Frank and Myrna exchanged a look. “It’ll be alright, Shane. Nothing’s going to happen until next spring. There’ll be time to get accustomed to the idea.”

“Silas,” Shane said. “Silas, your brother liked it up there almost as much as Molly. You remember? They were out there all the damn time. All the time, even when they were supposed to be studying. Sometimes even when she was supposed to be with me. You remember?”

Si’s face was locked in grief and sympathy. "Yeah, Shane. I remember. But…” He broke off helplessly.

I stretched my hand across the table and laid my hand over Silas’s, much the way Frank had with Myrna’s, and gave it a comforting squeeze. Si shot me a grateful look. He twisted his hand beneath mine and laced our fingers together.

“Wait.” Shane’s eyes widened in surprise. He straightened and sniffed, like he’d been shocked out of his distress. “Are you two… together?”
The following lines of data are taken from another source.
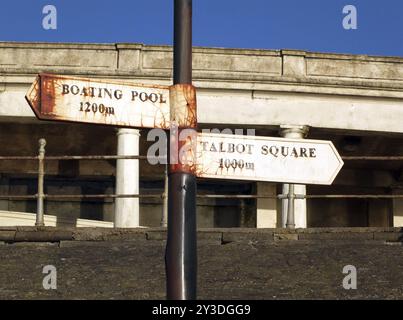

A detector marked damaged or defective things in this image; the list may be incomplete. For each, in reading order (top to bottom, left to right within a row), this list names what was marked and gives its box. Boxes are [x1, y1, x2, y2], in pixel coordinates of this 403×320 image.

rust stain on sign [24, 74, 174, 130]
rusty arrow sign [25, 74, 174, 129]
rusty arrow sign [196, 132, 344, 185]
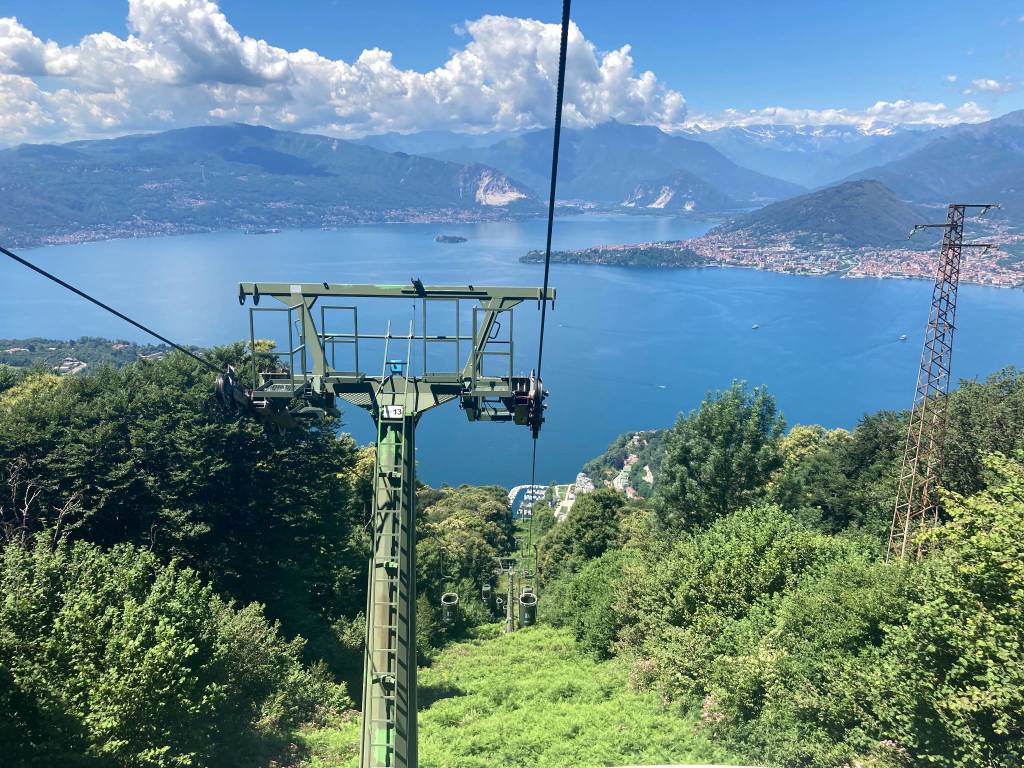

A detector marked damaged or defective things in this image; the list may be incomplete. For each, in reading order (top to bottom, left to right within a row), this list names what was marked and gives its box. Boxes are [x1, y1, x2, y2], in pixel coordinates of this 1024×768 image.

rusty lattice pylon [884, 204, 995, 561]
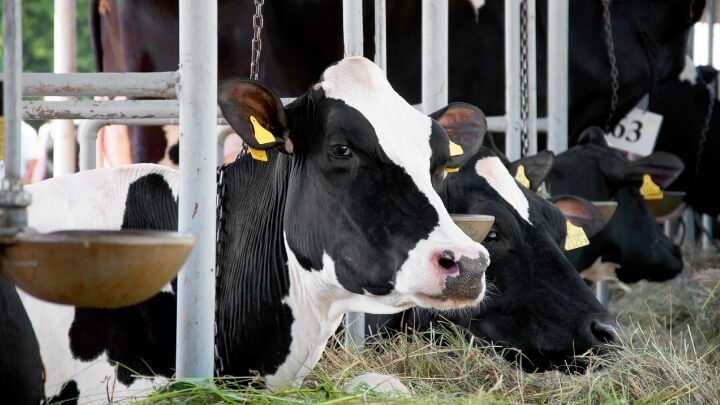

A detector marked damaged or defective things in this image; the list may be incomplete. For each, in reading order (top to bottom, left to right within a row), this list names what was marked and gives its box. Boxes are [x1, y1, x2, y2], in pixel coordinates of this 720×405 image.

rusty metal surface [450, 213, 496, 241]
rusty metal surface [0, 229, 195, 308]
I took a deep breath. “Yeah,” I said softly. Mostly. Sort of. My stomach churned, but Silas’s smile made it all worthwhile.

“But I thought you were married, Ev,” Shane said, frowning in confusion.
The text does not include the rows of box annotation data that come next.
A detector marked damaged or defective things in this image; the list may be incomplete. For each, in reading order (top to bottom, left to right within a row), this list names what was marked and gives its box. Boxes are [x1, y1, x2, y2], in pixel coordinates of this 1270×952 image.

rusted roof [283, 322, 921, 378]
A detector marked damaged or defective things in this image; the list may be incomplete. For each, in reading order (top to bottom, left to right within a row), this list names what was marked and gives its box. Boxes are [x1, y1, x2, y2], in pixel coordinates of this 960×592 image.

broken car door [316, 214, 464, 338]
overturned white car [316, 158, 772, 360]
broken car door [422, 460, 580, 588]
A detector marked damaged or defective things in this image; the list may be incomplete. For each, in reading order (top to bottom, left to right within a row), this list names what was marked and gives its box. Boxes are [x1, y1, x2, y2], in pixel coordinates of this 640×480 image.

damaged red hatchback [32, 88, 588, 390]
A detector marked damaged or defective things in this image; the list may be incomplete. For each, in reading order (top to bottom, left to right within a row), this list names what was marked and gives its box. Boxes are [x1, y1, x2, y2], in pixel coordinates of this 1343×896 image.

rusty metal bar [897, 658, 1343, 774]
The simple words were like the lash of a whip across my sensitive heart and I flinched mentally and physically. I detangled my fingers from Si’s and folded my hands beneath the table.

“Widowered,” I said softly. “He died.”

“Oh.” Shane shrugged. “Isn’t that the same thing?”
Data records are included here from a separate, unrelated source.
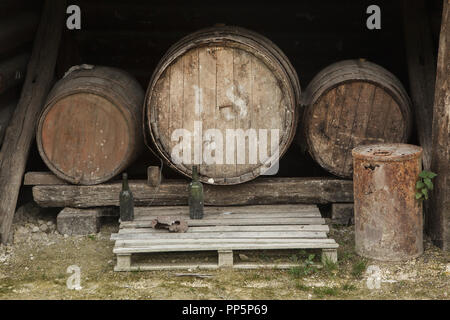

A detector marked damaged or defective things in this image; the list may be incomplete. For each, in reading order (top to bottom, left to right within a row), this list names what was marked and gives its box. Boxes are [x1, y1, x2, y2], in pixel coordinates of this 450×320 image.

rusted barrel lid [354, 143, 424, 161]
rusty metal drum [354, 144, 424, 262]
rust stain on metal [354, 144, 424, 262]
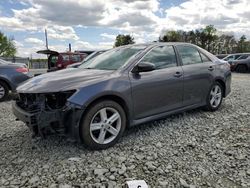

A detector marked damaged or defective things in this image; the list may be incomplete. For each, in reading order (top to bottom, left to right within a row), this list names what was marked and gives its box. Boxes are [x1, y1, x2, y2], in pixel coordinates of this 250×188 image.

damaged front end [11, 90, 83, 140]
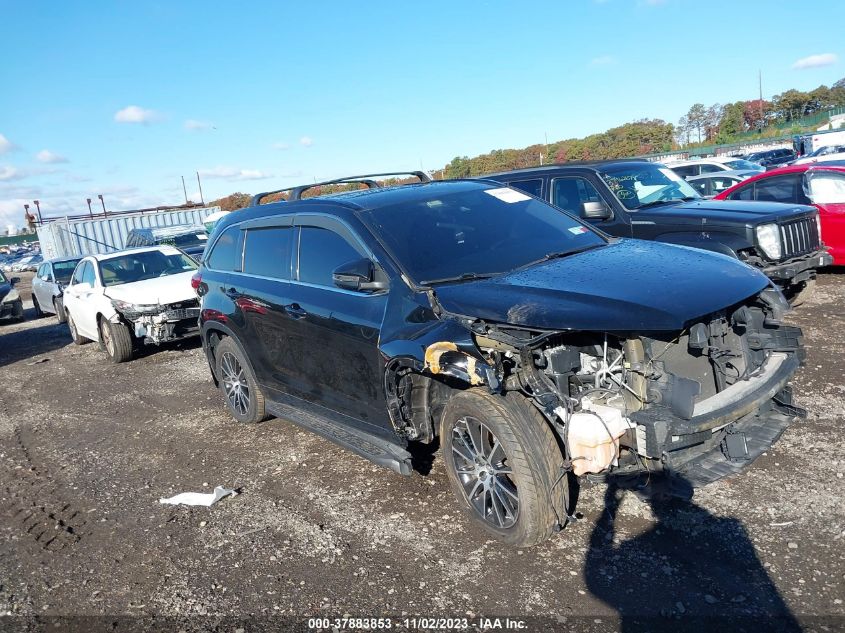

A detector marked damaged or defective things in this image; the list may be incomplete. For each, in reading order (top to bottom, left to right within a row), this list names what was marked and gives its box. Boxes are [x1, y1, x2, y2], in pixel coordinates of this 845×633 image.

crumpled hood [644, 201, 816, 226]
broken headlight housing [756, 223, 780, 260]
broken headlight housing [112, 298, 162, 314]
crumpled hood [103, 270, 195, 306]
crushed front end [111, 298, 200, 344]
crumpled hood [432, 238, 768, 330]
wrecked black suv [196, 174, 804, 548]
crushed front end [468, 288, 804, 486]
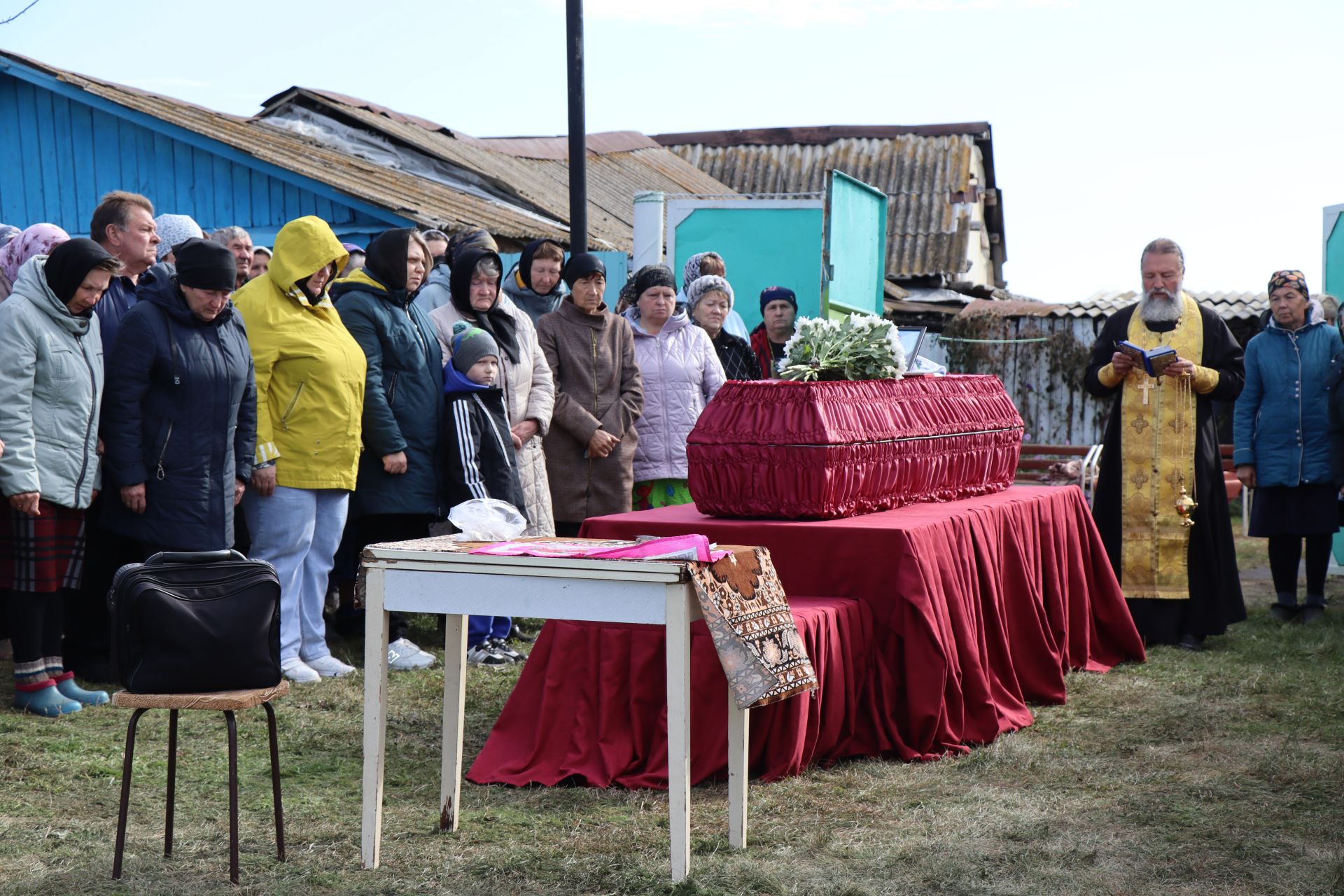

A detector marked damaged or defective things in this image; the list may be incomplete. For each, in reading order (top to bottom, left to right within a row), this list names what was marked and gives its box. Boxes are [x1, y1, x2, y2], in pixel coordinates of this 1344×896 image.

rusty metal roofing sheet [0, 50, 570, 243]
rusty metal roofing sheet [664, 134, 989, 276]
“No,” Grandpa Hen said sharply. “No, young man, it’s damn well not. And you know better.”

“Sorry, Henry,” Shane said. “I don’t mean to offend you. It’s just… Molly and I never got the chance to get married, but I can’t imagine loving anyone but her for the rest of my life.” He sounded proud and so unbearably young, even though he had to be a few years older than me. “If it’s real love, it lasts forever, and you never give up on it. Right?”

“You don’t have to give up on it to love someone else, Shane.” Hen’s jaw set. “Some folks have the capacity to love more than one person in their lifetime. Some folks think loving someone else is the best way to honor the ones we’ve lost. In fact…”

He leaned on his cane and stood up from the table, his eyes fixed on Diane, who was across the room refilling coffee from a carafe.

“Diane?” Grandpa Hen called.

Diane spun and frowned. “Yes?”

“I’ve been too proud to ask you what I should have asked you a long time ago,” Hen said. “Can I take you out to dinner tonight?”

Diane’s jaw dropped and her face turned as red as her hair. “Well, I… I mean…” She swallowed. “Yes, Henry. I think I’d like that very much.”

Grandpa beamed and glanced down at me, as if to say, And that is how it’s done, Ev.